期间白赫一只观察着她,而她脸上的笑意也始终没淡下来过。

不理解,所以问:“你笑什么?”

没有正面回答,故弄玄虚,模棱两可,那天她说:“爱也好,恨也好,不是萍水相逢就好。”

爱也好,恨也好,不是萍水相逢就好…

肉体凡胎,他参不透。

也可以讲成不理解,男人认为这是不值得的。

但她却是如此之满意,关上门,留给他一室寂寥。

十六层的楼太高了,看不见她的身影,窗外高楼林立,人类如此强大又如此的渺小。

空气沉闷,似有风暴。

出了白赫的公寓,她打车直奔墓地,司机坐在前面反复确认,透过后视镜看,女人面容瑰丽,披散着头发坐在黑暗里。

笑,咧开了嘴,露出透白整齐的牙:“就是墓地。”

她那么平静又是那么的歇斯底里,定定的看向前方,那把火烧起来,烧干了她的灵魂和身躯。

至死方休…至死方休…

她说我这种人,注定没有什么好结局。

司机双腿打晃,觉得自己夜路见鬼,她的红钞抽出来他似乎都看见了“天地银行”这四个字。

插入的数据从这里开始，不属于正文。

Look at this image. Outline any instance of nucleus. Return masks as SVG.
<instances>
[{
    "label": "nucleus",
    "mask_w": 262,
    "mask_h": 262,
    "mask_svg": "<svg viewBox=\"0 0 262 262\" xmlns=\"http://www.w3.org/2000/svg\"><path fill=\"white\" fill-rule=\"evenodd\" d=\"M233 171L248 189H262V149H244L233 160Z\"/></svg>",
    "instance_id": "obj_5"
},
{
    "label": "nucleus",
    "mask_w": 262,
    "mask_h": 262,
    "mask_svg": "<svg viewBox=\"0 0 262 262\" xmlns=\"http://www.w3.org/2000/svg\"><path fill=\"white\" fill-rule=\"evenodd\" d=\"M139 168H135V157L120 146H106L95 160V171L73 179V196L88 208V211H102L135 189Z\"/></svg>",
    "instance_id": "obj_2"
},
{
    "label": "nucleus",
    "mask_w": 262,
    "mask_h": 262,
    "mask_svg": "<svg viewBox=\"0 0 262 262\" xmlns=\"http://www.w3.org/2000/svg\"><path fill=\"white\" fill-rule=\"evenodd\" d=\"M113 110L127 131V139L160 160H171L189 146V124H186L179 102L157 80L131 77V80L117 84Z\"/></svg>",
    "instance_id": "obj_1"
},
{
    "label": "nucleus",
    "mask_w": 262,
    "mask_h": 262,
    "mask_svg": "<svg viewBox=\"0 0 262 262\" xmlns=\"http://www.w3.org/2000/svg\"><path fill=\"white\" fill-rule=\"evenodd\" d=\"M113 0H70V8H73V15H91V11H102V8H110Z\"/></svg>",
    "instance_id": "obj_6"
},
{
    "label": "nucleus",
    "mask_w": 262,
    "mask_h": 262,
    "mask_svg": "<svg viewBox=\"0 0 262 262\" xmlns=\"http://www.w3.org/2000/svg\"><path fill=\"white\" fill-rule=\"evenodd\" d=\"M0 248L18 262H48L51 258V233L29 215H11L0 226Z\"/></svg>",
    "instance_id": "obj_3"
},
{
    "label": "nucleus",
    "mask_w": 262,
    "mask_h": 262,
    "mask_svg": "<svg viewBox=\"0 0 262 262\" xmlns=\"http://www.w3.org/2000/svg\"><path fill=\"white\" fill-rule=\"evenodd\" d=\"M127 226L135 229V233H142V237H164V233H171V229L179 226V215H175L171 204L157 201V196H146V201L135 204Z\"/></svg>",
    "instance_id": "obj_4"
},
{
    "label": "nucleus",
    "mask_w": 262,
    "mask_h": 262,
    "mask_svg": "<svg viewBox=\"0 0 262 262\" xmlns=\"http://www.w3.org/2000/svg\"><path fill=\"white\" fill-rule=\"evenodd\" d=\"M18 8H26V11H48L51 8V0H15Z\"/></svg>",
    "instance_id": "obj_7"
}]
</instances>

哆哆嗦嗦的接过,女人仰头望天,这个时间墓园紧锁,早早关门,一眼望去只有连绵不绝的静谧与孤独。

她笑,突兀的咧开嘴无声无息,脖子上仍有掐痕,胸口的疼痛更是叫人直不起身。

可是这一切的痛苦对于黎颂而言都是如此的不值一提。

望着无垠夜色,静谧的墓地,她的笑逐渐癫狂,宛如一场浮夸的哑剧,只有她一人尽兴酣畅。

笑出了眼泪,笑的弯下了腰,又在突然之间归于平静,转过身潇洒的走掉。

洗了个澡,困了就在浴缸里睡着,水由热变凉,泡着她浮浮沉沉,宛若一具死去多时的尸体。

不知道金焰因为什么迁怒她,黎颂没有替自己辩解的想法,隔日风和日丽,她拍了照片在微博上发——“天气真好。”

裴知予和林蔚定了婚期,她本来是要去恶心一下林蔚的,这事儿在心里想了好几天,被工作给耽搁到现在。

今天没什么事,本来是打算今天去的,但计划没有变化快,金焰说不放过她,一天的时间也不给她留。

他和白赫一样在她家来去自如,女人只是下楼取一趟快递而已,再回家这里就成了恶龙的巢穴了。